▶ _WORK REQUEST 1_:
In the Caladenia oreophila text, list every clade named in the scientific classification.
▶ _WORK REQUEST 2_:
Using the Caladenia oreophila text, decide whether each statement agrees with it: (a) The leaf is 60-100 mm long. (b) The petals have club-like glandular tips. (c) The orchid flowers in July. Answer yes or no for each, quoting the words that settle it.
▶ _WORK REQUEST 3_:
Resume the Caladenia oreophila text after its last sentence and continue writing it.

▶ _STUDY TEXT_:
☆ ☆ ☆

Caladenia oreophila

Scientific classification
- Kingdom: Plantae
- Clade: Tracheophytes
- Clade: Angiosperms
- Clade: Monocots
- Order: Asparagales
- Family: Orchidaceae
- Subfamily: Orchidoideae
- Tribe: Diurideae
- Genus: Caladenia
- Species: C. oreophila
- Binomial name: Caladenia oreophila ( D.L.Jones) G.N.Backh.
- Synonyms: Arachnorchis oreophila D.L.Jones

= Caladenia oreophila =

- Genus: Caladenia
- Species: oreophila
- Authority: ( D.L.Jones) G.N.Backh.
- Synonyms: Arachnorchis oreophila D.L.Jones

Species of orchid

Caladenia oreophila is a plant in the orchid family Orchidaceae and is endemic to south-eastern Australia. It is a ground orchid with a single leaf and a single greenish-cream flower with pale red stripes a red labellum with a greenish-cream base.

==Description==
Caladenia oreophila is a terrestrial, perennial, deciduous, herb with a spherical underground tuber and a single leaf, 60-100 mm long and 5-12 mm wide. A single greenish-cream flower with pale red stripes is borne on a spike 120-200 mm tall. The sepals have dark red, club-like glandular tips 2-5 mm long and are 20-30 mm long and 2-3 mm wide whilst the petals are slightly shorter. The sepals and petals curve downwards, the petals more widely spreading than the sepals. The petals taper to a point and lack club-like tips. The labellum is reddish with a greenish-cream base, 11-13 mm long and 7-8 mm wide with the sides curved upwards and the tip curled under. The sides of the labellum have triangular teeth about 0.5 mm long, decreasing in size towards the tip. There are four rows of calli about 1 mm long near the base of the labellum and tapering towards the tip. Flowering occurs in September and October.

☆ ☆ ☆

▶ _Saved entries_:
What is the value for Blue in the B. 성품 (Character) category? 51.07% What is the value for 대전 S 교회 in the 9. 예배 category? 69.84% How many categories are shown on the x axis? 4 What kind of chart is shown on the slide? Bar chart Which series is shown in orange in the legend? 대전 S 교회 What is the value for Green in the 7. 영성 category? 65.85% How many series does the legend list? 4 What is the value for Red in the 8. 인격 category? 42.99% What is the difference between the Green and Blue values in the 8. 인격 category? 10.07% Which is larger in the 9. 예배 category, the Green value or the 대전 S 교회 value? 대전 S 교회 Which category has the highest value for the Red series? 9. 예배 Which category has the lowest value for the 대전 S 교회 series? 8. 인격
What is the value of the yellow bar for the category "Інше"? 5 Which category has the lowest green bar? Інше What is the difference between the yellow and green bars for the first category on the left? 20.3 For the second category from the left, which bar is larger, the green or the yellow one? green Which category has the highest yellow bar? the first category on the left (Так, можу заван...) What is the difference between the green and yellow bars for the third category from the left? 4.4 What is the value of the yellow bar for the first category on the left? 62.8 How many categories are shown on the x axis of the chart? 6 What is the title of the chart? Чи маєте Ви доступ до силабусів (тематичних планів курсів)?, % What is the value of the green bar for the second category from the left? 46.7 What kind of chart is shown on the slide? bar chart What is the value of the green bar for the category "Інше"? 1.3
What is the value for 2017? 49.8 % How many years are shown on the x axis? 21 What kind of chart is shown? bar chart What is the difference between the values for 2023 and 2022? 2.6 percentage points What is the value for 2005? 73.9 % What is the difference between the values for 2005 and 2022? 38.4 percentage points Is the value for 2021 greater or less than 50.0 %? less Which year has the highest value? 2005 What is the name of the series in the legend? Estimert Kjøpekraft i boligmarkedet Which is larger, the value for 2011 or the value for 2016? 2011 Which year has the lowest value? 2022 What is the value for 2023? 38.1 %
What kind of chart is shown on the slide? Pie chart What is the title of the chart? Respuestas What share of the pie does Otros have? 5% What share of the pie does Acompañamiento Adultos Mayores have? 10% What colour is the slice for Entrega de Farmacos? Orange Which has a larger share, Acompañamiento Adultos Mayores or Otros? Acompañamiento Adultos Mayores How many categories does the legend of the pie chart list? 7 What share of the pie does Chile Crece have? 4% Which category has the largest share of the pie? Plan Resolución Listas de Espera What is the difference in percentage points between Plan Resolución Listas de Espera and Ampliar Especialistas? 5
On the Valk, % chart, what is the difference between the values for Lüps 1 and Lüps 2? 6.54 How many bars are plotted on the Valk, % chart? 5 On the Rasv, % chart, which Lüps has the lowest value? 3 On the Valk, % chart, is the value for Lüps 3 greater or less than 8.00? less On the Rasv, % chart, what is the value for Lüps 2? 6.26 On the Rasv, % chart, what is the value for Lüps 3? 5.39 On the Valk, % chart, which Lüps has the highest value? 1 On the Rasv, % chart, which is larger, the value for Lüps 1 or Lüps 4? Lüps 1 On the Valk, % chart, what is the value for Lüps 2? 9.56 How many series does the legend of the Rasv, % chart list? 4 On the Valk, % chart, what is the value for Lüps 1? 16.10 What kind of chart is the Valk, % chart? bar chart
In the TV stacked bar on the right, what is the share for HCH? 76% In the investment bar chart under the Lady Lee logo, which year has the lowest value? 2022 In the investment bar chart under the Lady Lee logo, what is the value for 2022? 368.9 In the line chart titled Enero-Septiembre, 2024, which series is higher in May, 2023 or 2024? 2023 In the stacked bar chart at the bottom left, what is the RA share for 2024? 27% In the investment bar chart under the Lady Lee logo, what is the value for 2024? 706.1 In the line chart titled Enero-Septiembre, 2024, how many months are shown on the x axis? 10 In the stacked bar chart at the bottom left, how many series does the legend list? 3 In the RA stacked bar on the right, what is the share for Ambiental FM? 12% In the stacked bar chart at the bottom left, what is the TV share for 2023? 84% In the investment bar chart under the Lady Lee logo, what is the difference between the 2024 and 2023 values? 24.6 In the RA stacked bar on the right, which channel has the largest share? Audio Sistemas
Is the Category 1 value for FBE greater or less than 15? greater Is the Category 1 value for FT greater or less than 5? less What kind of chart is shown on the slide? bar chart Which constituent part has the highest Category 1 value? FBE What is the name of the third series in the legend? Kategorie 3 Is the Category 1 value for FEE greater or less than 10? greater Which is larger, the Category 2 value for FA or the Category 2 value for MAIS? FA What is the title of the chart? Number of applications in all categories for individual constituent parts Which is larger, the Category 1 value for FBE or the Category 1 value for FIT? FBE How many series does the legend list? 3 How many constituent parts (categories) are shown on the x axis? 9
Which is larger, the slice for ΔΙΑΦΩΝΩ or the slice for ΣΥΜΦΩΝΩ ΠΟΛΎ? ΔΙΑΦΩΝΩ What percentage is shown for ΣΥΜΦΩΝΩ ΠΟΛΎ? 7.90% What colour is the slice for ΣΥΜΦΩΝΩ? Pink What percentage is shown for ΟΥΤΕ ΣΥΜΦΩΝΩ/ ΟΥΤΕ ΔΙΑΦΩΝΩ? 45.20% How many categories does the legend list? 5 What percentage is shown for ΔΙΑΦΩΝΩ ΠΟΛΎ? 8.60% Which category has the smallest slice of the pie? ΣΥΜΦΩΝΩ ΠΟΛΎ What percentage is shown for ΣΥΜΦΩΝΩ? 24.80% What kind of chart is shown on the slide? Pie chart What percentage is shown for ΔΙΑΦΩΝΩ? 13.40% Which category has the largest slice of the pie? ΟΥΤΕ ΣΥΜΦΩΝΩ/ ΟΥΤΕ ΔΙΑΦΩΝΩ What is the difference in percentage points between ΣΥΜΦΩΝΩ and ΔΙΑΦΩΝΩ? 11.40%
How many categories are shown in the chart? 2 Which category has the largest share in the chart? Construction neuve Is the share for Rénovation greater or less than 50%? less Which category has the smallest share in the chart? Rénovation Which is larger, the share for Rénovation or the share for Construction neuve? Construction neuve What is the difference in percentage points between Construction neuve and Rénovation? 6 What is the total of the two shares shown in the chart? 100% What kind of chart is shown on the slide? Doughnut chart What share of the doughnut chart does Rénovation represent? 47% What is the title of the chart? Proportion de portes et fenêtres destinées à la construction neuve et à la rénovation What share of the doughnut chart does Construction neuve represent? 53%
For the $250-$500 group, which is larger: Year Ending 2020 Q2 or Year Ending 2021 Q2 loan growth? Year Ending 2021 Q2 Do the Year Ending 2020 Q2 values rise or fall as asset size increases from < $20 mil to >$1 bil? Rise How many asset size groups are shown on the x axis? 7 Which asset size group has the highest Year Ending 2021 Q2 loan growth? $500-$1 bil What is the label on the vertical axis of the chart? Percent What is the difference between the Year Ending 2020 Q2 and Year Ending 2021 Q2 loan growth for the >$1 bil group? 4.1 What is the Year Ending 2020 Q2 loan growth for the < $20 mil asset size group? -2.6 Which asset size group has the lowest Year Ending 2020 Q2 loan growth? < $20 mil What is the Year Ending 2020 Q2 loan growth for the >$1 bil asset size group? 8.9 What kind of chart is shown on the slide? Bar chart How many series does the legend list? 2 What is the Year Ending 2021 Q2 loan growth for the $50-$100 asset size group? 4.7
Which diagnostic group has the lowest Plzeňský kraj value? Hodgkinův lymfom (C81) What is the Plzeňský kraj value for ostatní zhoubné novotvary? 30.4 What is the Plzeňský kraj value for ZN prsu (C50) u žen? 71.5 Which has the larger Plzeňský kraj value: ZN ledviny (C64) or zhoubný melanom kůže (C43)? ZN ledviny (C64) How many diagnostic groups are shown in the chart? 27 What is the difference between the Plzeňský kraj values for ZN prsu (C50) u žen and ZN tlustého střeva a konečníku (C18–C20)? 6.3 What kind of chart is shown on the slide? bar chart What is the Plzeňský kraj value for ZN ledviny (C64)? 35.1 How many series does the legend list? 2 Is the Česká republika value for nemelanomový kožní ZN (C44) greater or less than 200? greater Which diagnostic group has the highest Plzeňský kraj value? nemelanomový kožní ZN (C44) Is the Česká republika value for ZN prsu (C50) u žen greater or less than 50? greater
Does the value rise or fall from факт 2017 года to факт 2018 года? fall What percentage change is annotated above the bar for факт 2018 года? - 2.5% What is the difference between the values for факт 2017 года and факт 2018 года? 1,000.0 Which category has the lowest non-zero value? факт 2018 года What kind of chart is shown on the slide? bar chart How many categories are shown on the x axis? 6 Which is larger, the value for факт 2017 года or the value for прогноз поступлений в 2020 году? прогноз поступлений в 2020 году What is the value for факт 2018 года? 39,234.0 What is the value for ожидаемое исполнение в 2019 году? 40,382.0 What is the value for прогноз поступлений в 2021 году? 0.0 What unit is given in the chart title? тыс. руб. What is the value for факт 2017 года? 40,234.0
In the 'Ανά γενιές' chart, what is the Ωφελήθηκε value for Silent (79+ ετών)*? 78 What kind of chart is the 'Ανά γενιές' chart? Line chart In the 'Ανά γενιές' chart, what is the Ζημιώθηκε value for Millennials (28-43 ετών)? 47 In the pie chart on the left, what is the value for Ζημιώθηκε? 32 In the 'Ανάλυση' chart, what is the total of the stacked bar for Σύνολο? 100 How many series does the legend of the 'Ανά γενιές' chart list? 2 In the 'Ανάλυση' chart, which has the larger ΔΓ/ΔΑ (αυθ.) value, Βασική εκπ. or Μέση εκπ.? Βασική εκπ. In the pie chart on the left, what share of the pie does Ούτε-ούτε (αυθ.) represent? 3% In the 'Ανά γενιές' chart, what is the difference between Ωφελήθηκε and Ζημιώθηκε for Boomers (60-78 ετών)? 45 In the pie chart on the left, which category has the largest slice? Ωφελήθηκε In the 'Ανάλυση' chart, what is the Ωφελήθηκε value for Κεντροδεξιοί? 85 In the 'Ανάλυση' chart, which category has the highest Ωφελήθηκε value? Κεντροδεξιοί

☆ ☆ ☆

▶ _ANSWER AREA 1_:
Tracheophytes, Angiosperms, Monocots

▶ _ANSWER AREA 2_:
(a) Yes: "a single leaf, 60-100 mm long and 5-12 mm wide"
(b) No: "The petals taper to a point and lack club-like tips."
(c) No: "Flowering occurs in September and October."

▶ _ANSWER AREA 3_:
==Taxonomy and naming==
This orchid was first formally described in 2006 by David Jones and given the name Arachnorchis oreophila. The description was published in Australian Orchid Research. In 2007 Gary Backhouse changed the name to Caladenia oreophila. The specific epithet (oreophila) is said to be derived from the Greek oreos, mountain, philos, loving, in reference to its habitat. The proper word for "mountain" in ancient Greek is however oros (ὄρος).

==Distribution and habitat==
Caladenia oreophila is only known from the Cann River valley in Victoria, growing in tall forest with a sparse understorey. It probably also occurs on the Southern Tablelands of New South Wales.

==Conservation==
Caladenia oreophila is listed as "endangered" under the Victorian Flora and Fauna Guarantee Act 1988.